In Mahoba district of Uttar Pradesh, Usha Agrawal, a caseworker for Association for Advocacy and Legal Initiatives Trust, has counseled many women dealing with domestic abuse. She says the violence often starts with wives refusing to fulfill husbands’ demands in the bedroom, and even after years of abuse, many feel they’d have nowhere to turn if they filed a complaint. “They struggle to arrive at a decision quickly, and end up bearing this kind of violence and torture every day,” she says. 

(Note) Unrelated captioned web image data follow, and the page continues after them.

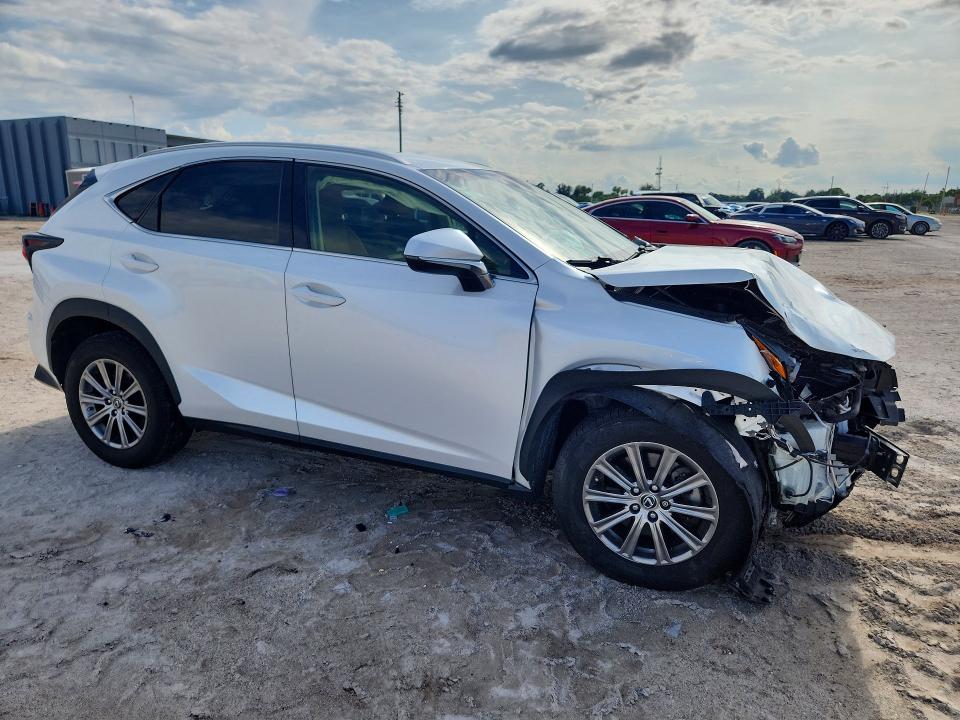 55204966 :رقم المزاد ، JTJYARBZ7K2120933 vin ، 2019 Lexus Nx 300 مزاد بيع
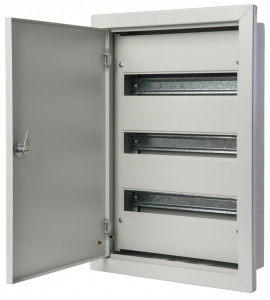 Systeme (Schneider) Electric  DEKraft Корпус метал. 710х330х120 48 мод. IP31 ЩРВ-48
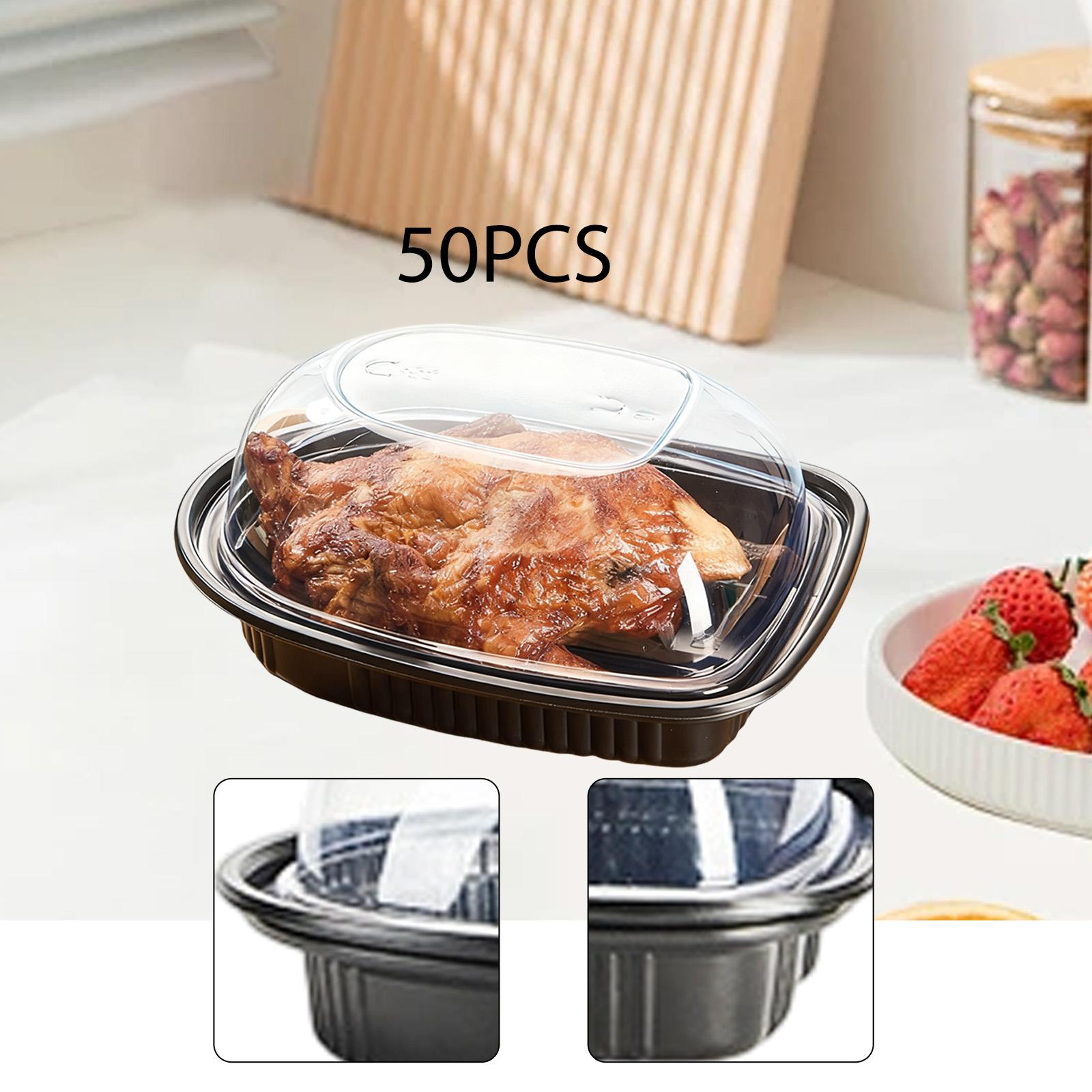 50x Rotisserie Chicken Roaster - огляд і ціна Meal Prep Chicken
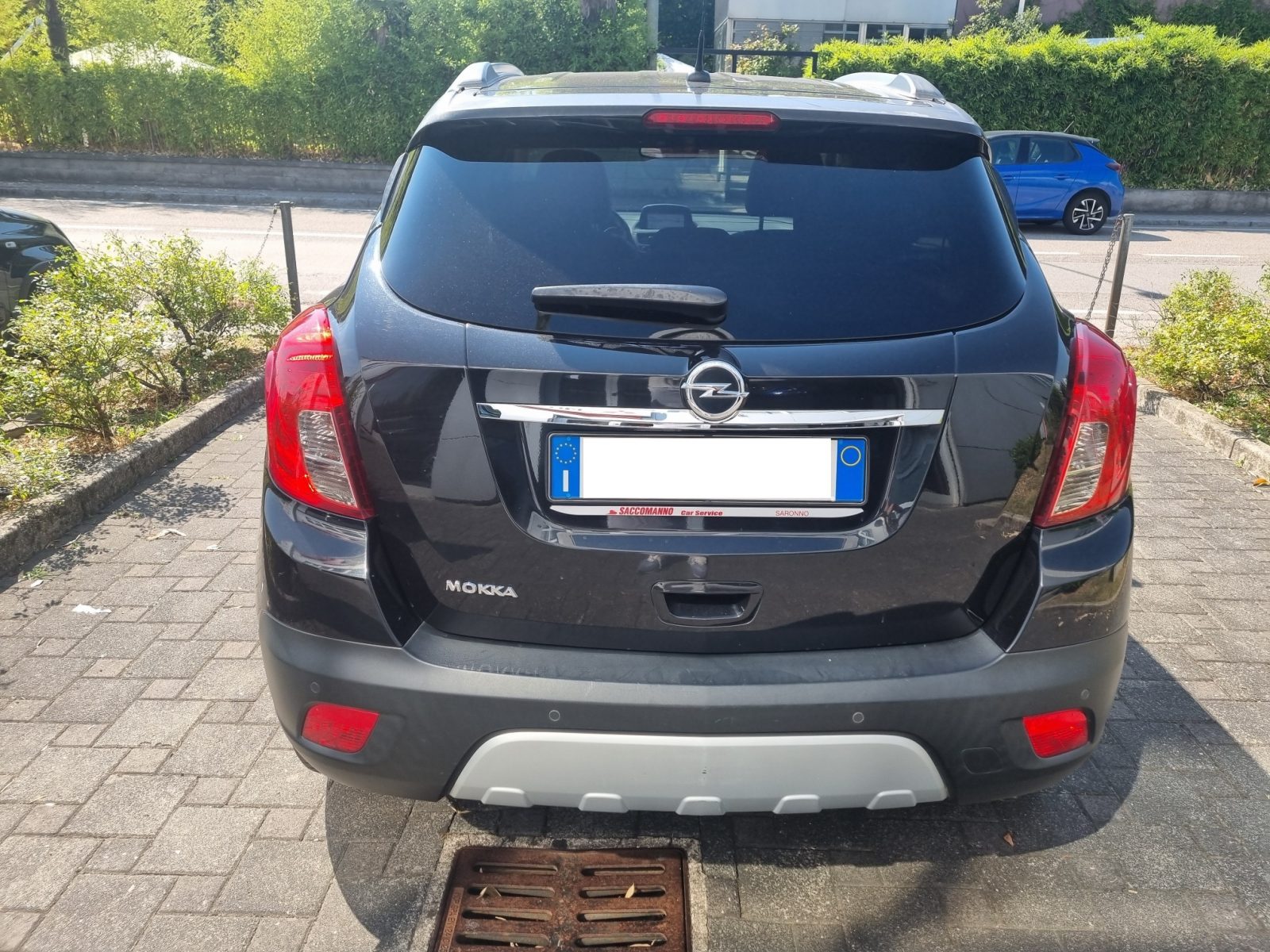 OPEL MOKKA 1.6 COSMO 115CV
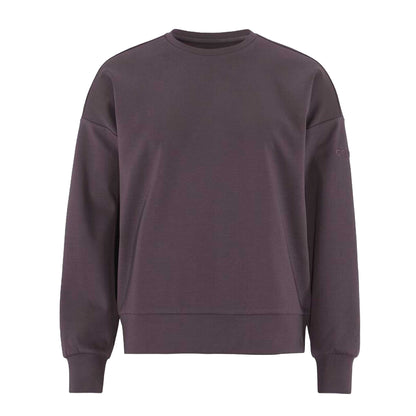 Dark Plum - Front - Craft Womens-Ladies ADV Join RN Sweatshirt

This is what happened with Amina, who today regrets not walking away from her marriage earlier or seeing her legal case through. She lives alone with her children now. “Generations are passing by; so many years have been lost. But women are still facing the same difficulties,” she says. “The afflicted are still afflicted.”

The path forward requires vast social, cultural, and legal change, but there is reason for hope, experts say. Despite barriers, data shows that some women do report violence at home – nationally, about 30% of the cases categorized as crime against women in 2020 were registered under “cruelty by husband or his relatives.”  

That’s at least in part due to advocates like Ms. Agrawal and Amina offering women the language and resources to confront what’s happening to them. Moving forward, experts say, India must acknowledge that all women are entitled to full bodily autonomy – regardless of their marital status – and they agree that striking out the marital rape exception would be a step in the right direction.

“It opens up a door for women to ask for justice,” says Ms. Dhawale of the All India Democratic Women’s Association.